Apache Spark MLlib Tutorial – Learn about Spark’s Scalable Machine Learning Library
MLlib is one of the four Apache Spark‘s libraries. It is a scalable Machine Learning Library.
MLlib could be developed using Java (Spark’s APIs).
With latest Spark releases, MLlib is inter-operable with Python’s Numpy libraries and R libraries.
Using MLlib, one can access HDFS(Hadoop Data File System) and HBase, in addition to local files. This enables MLlib to be easily plugged into Hadoop workflows.
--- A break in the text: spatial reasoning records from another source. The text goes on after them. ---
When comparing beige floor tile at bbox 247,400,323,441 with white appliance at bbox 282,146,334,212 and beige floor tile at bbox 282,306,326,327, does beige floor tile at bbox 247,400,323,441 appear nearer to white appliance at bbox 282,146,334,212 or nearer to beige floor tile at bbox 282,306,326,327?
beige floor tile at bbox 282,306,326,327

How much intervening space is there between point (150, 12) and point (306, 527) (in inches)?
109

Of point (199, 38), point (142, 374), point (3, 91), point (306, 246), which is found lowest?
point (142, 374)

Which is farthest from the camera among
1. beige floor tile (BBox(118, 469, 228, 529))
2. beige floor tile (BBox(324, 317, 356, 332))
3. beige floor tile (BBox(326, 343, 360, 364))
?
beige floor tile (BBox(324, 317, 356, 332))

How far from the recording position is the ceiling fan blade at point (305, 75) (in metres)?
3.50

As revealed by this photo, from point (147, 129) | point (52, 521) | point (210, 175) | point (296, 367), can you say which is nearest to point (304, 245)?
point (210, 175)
Spark’s framework excels at iterative computation. This enables the iterative parts of MLlib algorithms to run fast. And also MLlib contains high quality algorithms for Classification, Regression, Recommendation, Clustering, Topic Modelling, etc.
Following are some of the examples to MLlib algorithms, with step by step understanding of ML Pipeline construction and model building :
- Classification using Logistic Regression
- Classification using Naive Bayes
- Generalized Regression
- Survival Regression
- Decision Trees
- Random Forests
- Gradient Boosted Trees
- Recommendation using Alternating Least Squares (ALS)
- Clustering using KMeans
- Clustering using Gaussian Mixtures
- Topic Modelling using Latent Dirichlet Conditions
- Frequent Itemsets
- Association Rules
- Sequential Pattern Mining
MLlib provides following workflow utilities :
- Feature Transformation
- ML Pipeline construction
- Model Evaluation
- Hyper-parameter tuning
- Saving and loading of models and pipelines
- Distributed Linear Algebra
In this Apache Spark Tutorial – Spark MLlib Tutorial, we have learnt about different machine learning algorithms available in Spark MLlib and different utilities MLlib provides.